MATERIAL SHOWN:

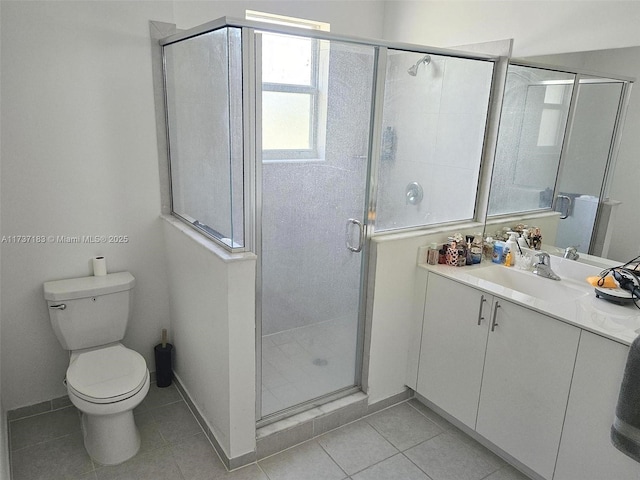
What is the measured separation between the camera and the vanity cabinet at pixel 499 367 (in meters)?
1.92

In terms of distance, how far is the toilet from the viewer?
6.97ft

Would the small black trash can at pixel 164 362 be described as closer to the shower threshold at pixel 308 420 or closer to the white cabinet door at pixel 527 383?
the shower threshold at pixel 308 420

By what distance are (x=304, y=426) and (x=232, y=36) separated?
1835mm

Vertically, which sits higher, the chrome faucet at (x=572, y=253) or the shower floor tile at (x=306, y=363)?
the chrome faucet at (x=572, y=253)

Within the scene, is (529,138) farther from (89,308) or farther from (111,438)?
(111,438)

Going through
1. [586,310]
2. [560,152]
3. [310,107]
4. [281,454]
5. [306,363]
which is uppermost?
[310,107]

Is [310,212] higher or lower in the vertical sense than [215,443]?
Result: higher

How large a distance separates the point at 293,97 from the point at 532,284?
1.52 m

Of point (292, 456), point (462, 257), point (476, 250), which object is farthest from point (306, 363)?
point (476, 250)

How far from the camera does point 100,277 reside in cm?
250

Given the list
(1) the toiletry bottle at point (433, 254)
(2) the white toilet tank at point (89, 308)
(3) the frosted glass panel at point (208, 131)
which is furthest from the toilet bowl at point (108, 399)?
(1) the toiletry bottle at point (433, 254)

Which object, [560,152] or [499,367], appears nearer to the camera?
[499,367]

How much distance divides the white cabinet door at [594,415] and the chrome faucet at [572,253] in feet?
2.29

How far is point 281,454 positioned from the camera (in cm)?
229
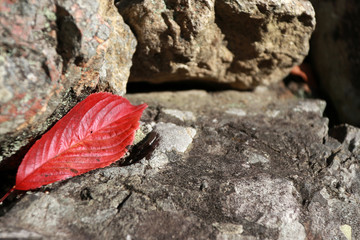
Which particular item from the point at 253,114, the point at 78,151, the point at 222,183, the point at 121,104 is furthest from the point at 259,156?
the point at 78,151

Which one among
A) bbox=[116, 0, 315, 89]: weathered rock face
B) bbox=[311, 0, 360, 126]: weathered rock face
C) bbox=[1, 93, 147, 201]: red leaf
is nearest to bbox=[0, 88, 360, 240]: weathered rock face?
bbox=[1, 93, 147, 201]: red leaf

WORK TO COMPLETE: Can you repeat the records word for word, beginning at the line that contains "Given the list" and continuing through the last of the records, with the pictures left out?

CORRECT RESPONSE:
Given the list
(1) the toiletry bottle at point (433, 254)
(2) the white toilet tank at point (89, 308)
(3) the frosted glass panel at point (208, 131)
which is furthest from the toilet bowl at point (108, 399)?
(1) the toiletry bottle at point (433, 254)

Which object, [560,152] or [499,367], appears nearer to the camera?
[499,367]

How much distance divides the white cabinet door at [594,415] and the chrome faucet at [572,253] in feet?
2.29

How far is point 281,454 positioned from the camera (in cm)?
229
Which particular item from the point at 253,114, the point at 78,151, the point at 222,183, the point at 121,104 is furthest from the point at 259,156?
the point at 78,151

Which one among
A) bbox=[116, 0, 315, 89]: weathered rock face
B) bbox=[311, 0, 360, 126]: weathered rock face
C) bbox=[1, 93, 147, 201]: red leaf
is nearest to bbox=[0, 88, 360, 240]: weathered rock face?
bbox=[1, 93, 147, 201]: red leaf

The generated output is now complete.